• **Exercise material**:
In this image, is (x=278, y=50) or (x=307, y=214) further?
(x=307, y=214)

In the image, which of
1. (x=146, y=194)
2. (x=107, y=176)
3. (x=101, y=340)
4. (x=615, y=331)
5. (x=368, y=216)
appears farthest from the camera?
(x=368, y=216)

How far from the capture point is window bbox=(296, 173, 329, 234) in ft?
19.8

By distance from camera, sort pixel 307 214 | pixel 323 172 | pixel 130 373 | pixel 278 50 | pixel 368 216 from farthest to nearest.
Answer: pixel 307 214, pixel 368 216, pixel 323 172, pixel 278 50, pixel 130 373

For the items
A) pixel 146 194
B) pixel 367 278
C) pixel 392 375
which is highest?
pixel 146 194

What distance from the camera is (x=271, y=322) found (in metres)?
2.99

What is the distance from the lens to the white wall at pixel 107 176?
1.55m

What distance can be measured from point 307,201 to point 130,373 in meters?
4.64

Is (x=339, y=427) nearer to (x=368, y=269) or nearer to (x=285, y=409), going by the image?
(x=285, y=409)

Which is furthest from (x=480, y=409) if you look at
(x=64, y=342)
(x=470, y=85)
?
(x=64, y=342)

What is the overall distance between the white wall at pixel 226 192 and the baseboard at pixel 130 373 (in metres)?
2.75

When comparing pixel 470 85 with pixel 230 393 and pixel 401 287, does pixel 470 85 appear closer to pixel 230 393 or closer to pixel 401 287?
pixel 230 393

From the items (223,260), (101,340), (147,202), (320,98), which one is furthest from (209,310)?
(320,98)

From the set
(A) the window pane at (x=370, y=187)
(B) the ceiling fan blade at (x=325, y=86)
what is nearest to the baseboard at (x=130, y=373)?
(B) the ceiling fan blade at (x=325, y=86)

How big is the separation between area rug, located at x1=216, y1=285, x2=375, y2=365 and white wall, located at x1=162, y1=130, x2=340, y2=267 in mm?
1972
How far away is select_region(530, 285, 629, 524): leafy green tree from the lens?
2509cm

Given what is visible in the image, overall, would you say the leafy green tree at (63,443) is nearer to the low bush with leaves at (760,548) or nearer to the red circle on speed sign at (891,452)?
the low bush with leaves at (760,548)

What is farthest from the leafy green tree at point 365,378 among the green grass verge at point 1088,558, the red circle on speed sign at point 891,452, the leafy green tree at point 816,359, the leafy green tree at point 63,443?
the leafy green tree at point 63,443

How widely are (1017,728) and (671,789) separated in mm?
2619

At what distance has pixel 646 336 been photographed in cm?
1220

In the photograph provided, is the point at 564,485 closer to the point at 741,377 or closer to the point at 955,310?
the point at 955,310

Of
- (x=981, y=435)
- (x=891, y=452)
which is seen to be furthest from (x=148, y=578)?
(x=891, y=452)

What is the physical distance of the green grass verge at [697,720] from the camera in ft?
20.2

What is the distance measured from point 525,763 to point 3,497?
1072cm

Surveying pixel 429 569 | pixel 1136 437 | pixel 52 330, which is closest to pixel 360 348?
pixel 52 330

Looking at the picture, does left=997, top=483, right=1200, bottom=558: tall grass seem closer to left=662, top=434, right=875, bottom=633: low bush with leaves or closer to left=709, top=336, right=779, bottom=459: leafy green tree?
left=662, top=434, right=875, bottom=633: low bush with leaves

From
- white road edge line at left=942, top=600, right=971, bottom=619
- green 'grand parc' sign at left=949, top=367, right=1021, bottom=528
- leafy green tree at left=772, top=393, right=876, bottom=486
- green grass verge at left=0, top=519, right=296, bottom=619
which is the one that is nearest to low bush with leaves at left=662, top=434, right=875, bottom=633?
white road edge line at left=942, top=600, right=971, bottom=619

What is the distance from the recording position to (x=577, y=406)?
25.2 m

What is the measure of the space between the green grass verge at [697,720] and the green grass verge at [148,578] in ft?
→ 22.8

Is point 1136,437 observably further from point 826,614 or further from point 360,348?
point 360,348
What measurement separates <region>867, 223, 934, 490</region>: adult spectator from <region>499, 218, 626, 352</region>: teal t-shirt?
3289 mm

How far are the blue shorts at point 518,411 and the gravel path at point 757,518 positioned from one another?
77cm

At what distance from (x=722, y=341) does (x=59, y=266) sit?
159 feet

• **What you are asked to do**: Rewrite all the items above with "baseboard" changed to "skirting board" and nothing else altered.

• **Task answer**:
In this image, is (x=278, y=50) or (x=307, y=214) further?
(x=307, y=214)

In the image, which of
1. (x=146, y=194)
2. (x=107, y=176)
3. (x=101, y=340)
4. (x=615, y=331)
5. (x=368, y=216)
appears farthest from the camera?
(x=368, y=216)

How far from the capture point is window bbox=(296, 173, 329, 234) in ft?
19.8

By distance from camera, sort pixel 307 214 | pixel 323 172 | pixel 130 373 | pixel 278 50 | pixel 368 216 from farthest to nearest.
Answer: pixel 307 214, pixel 368 216, pixel 323 172, pixel 278 50, pixel 130 373

For the items
A) pixel 146 194
B) pixel 367 278
C) pixel 392 375
which is highest?
pixel 146 194

What distance from the camera is (x=271, y=322) found (in metres)?
2.99

What is the distance from the lens to the white wall at pixel 107 176?
1.55m

What distance can be measured from point 307,201 to point 130,373 in meters?
4.64

Is (x=339, y=427) nearer to (x=368, y=269) or nearer to (x=285, y=409), going by the image?
(x=285, y=409)

Which is furthest from (x=480, y=409) if you look at
(x=64, y=342)
(x=470, y=85)
?
(x=64, y=342)

What is the overall distance between the white wall at pixel 226 192 and the skirting board at pixel 130 373 (in metres)?
2.75

When comparing pixel 470 85 with pixel 230 393 and pixel 401 287, does pixel 470 85 appear closer to pixel 230 393 or closer to pixel 401 287?
pixel 230 393

From the items (223,260), (101,340), (147,202), (320,98), which one is furthest from (209,310)?
(320,98)

From the set
(A) the window pane at (x=370, y=187)
(B) the ceiling fan blade at (x=325, y=86)
what is nearest to the skirting board at (x=130, y=373)?
(B) the ceiling fan blade at (x=325, y=86)

How big is the separation between area rug, located at x1=216, y1=285, x2=375, y2=365 and white wall, located at x1=162, y1=130, x2=340, y2=267 in mm?
1972
How far away is select_region(530, 285, 629, 524): leafy green tree from the lens?
2509cm

Given what is visible in the image, overall, would you say the leafy green tree at (63,443) is nearer to the low bush with leaves at (760,548) or nearer to the red circle on speed sign at (891,452)?
the low bush with leaves at (760,548)

What is farthest from the leafy green tree at point 365,378 among the green grass verge at point 1088,558, the red circle on speed sign at point 891,452, the leafy green tree at point 816,359, the leafy green tree at point 63,443?
the leafy green tree at point 63,443

How widely are (1017,728) and (671,789) separated in mm?
2619

At what distance has pixel 646 336 been photographed in cm?
1220

In the photograph provided, is the point at 564,485 closer to the point at 741,377 or closer to the point at 955,310?
the point at 955,310

Of
- (x=981, y=435)
- (x=891, y=452)
which is seen to be furthest from (x=148, y=578)?
(x=891, y=452)

What is the physical distance of the green grass verge at [697,720] from the camera in ft?
20.2

What is the distance measured from point 525,763 to point 3,497?
1072cm

Surveying pixel 429 569 | pixel 1136 437 | pixel 52 330, which is closest to pixel 360 348?
pixel 52 330

Looking at the picture, does left=997, top=483, right=1200, bottom=558: tall grass seem closer to left=662, top=434, right=875, bottom=633: low bush with leaves or closer to left=709, top=336, right=779, bottom=459: leafy green tree?
left=662, top=434, right=875, bottom=633: low bush with leaves

From
- white road edge line at left=942, top=600, right=971, bottom=619
- green 'grand parc' sign at left=949, top=367, right=1021, bottom=528
- leafy green tree at left=772, top=393, right=876, bottom=486
- green grass verge at left=0, top=519, right=296, bottom=619
which is the one that is nearest to low bush with leaves at left=662, top=434, right=875, bottom=633?
white road edge line at left=942, top=600, right=971, bottom=619

What is the distance from the recording position to (x=577, y=406)?
25.2 m

What is the measure of the space between the green grass verge at [697,720] and the green grass verge at [148,578] in ft?
→ 22.8

Is point 1136,437 observably further from point 826,614 or further from point 360,348?
point 360,348
What measurement separates <region>867, 223, 934, 490</region>: adult spectator from <region>499, 218, 626, 352</region>: teal t-shirt?
3289 mm

How far are the blue shorts at point 518,411 and the gravel path at point 757,518 positioned from one another?
77cm

At what distance from (x=722, y=341) does (x=59, y=266) sit?
159 feet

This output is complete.